“Every time a newspaper dies, even a bad one, the country moves a little closer to authoritarianism”. Richard Kruger, Winner of the 1997 Pulitzer Prize
Dear readers,
I write this in my first days as President of the AAEC. I’m humbled by the honor, and have big shoes to fill. We have, moreover — all of us, not just political artists — work to do.
We’re in the middle of a Mass Extinction Event and the air is filled with the smell of rot. Newspapers are dying and Richard Kruger was right. A lot of “little moves closer to authoritarianism” have put us not on its doorstep but inside the door and sitting numbly in its kitchen. This extinction isn’t an accident and the authoritarians are winning.
Sure, changing business and reading preferences can be blamed. Those are beyond the scope of this piece and well-documented. There is another cause, though, more pernicious and generally unreported because that would require the publishers point fingers at themselves: Newspapers aren’t dying of natural causes or unavoidable market forces. They’re being killed, and the call is coming from inside the house from a phone on the publisher’s desk.
We’ve been watching in real time as the Washington Post kills itself, including the forced resignation of Pulitzer artist Ann Telnaes. Papers as large as The Post draw attention when they self-immolate on the twin altars of oligarchy and sycophancy. When we lose a national newspaper we lose curious and objective eyeballs on Congress and the President. More dangerous than this, I believe, is the loss of smaller-town newspapers and journalism. Like the Latrobe Bulletin.
To be clear, the Latrobe Bulletin, like The Post, is still, technically publishing. But it actually died for all intents and purposes on January 18, 2025. That’s the day its publisher David Cuddihy bragged to his readers that, henceforth, he would no longer run any political cartoons. This after having published (a very tame) one that, apparently, made a reader or two slightly uncomfortable. And because of this, political cartoons had “run their course.” His statement, in goose-, I mean, lockstep with other now-former journalists lamented the so-called divisiveness of political art and assured his sensitive and infantilized readers this was because the Bulletin was a “community paper.”

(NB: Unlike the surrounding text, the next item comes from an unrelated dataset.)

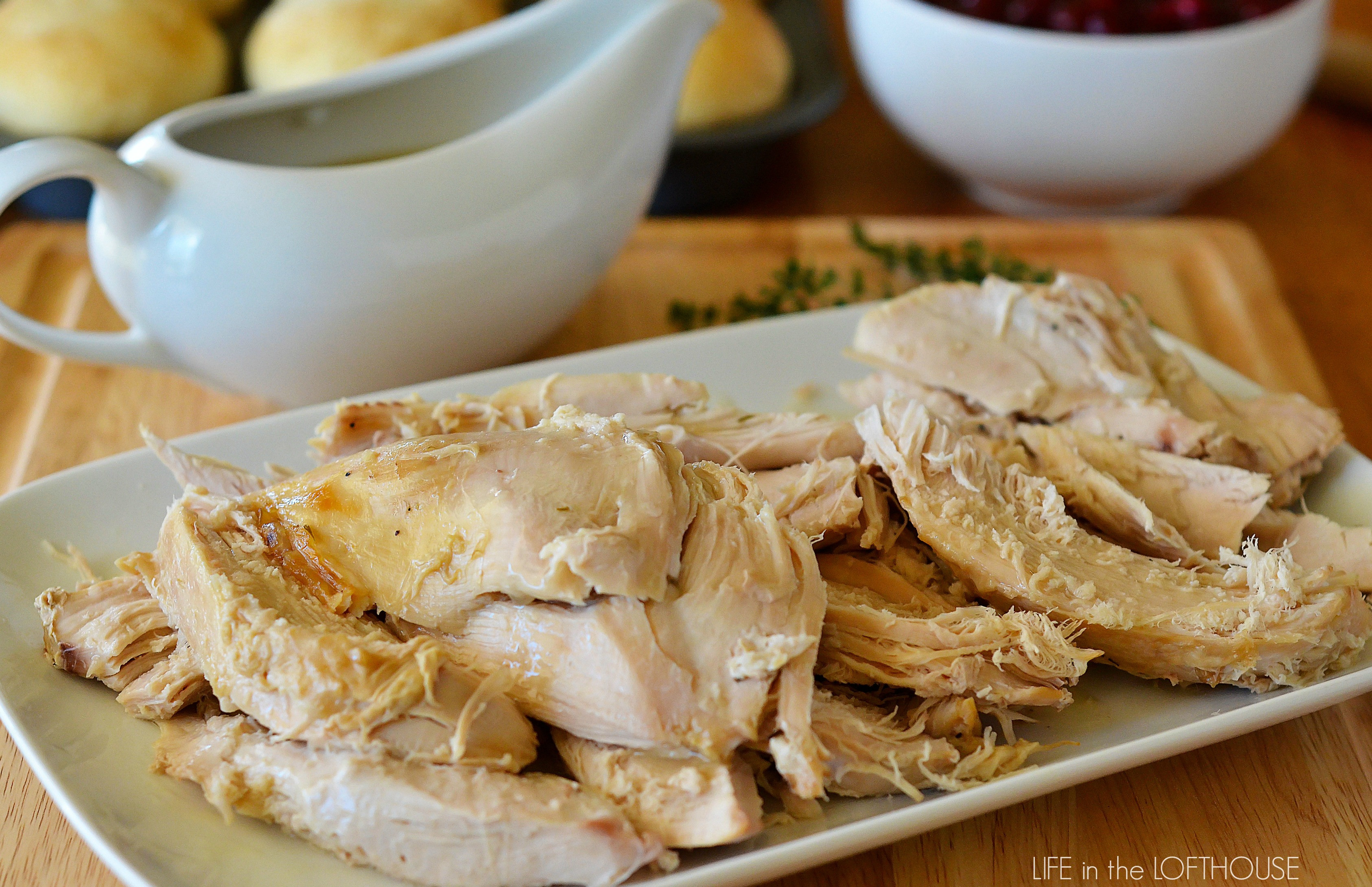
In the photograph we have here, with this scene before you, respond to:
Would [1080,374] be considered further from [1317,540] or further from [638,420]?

The “community papers” Cuddihy and his like want to sell aren’t newspapers at all. They’re newsletters for the Chamber of Commerce, or whomever the publisher is afraid of offending. As such, of course there’s no place for robust reporting or opinion. Gannett, among others, went down this road long ago. But the death of the Latrobe Bulletin, you must understand, is in some ways a bigger loss to the citizens it’s supposed to inform and serve than, even, the loss of a paper like The Post. By far a majority of the decisions made by elected officials that affect the Bulletin’s readers are made on the Bulletin’s beat, not The Post’s: In the state legislature, at the city council, in the mayor’s office, and at the school board. Darkness kills democracy wherever it finds it, and much of it is happening just down the street or highway from you.
But you’ll never know. The hedge funds or investment firms will fire the reporters, and publishers like David Cuddihy will make sure no one complains because at today’s newspapers “the customer is always right” as if he’s selling used cars and not a member of The Fourth Estate. Surgeons don’t keep patients awake during surgery in the event they need to ask where their liver is. My clients didn’t tell me when to object during trial. The guy in Seat 23B shouldn’t tell the pilot how to land our plane. And newspapers should write what the public needs to know, not what they think they want to know.
The American public has never in our history needed to know like they do now. They have never before needed political artists more than they do now to comfort the afflicted and afflict the comfortable. And it has never been more important for publishers to act with courage and principle. Instead, they’ve covered themselves with shame and run away.
The artists who are members of the AAEC don’t run away. They risk jobs, health insurance, careers, and sometimes friends to show you the truth and hold those who would rule you now — not govern — accountable. The new Administration has promised retribution to all of its enemies, and it has demonstrated a willingness to exert pressure and exact punishment in ways heretofore unimagined in the United States. You may not draw or, before now, ever cared about political art. You should start.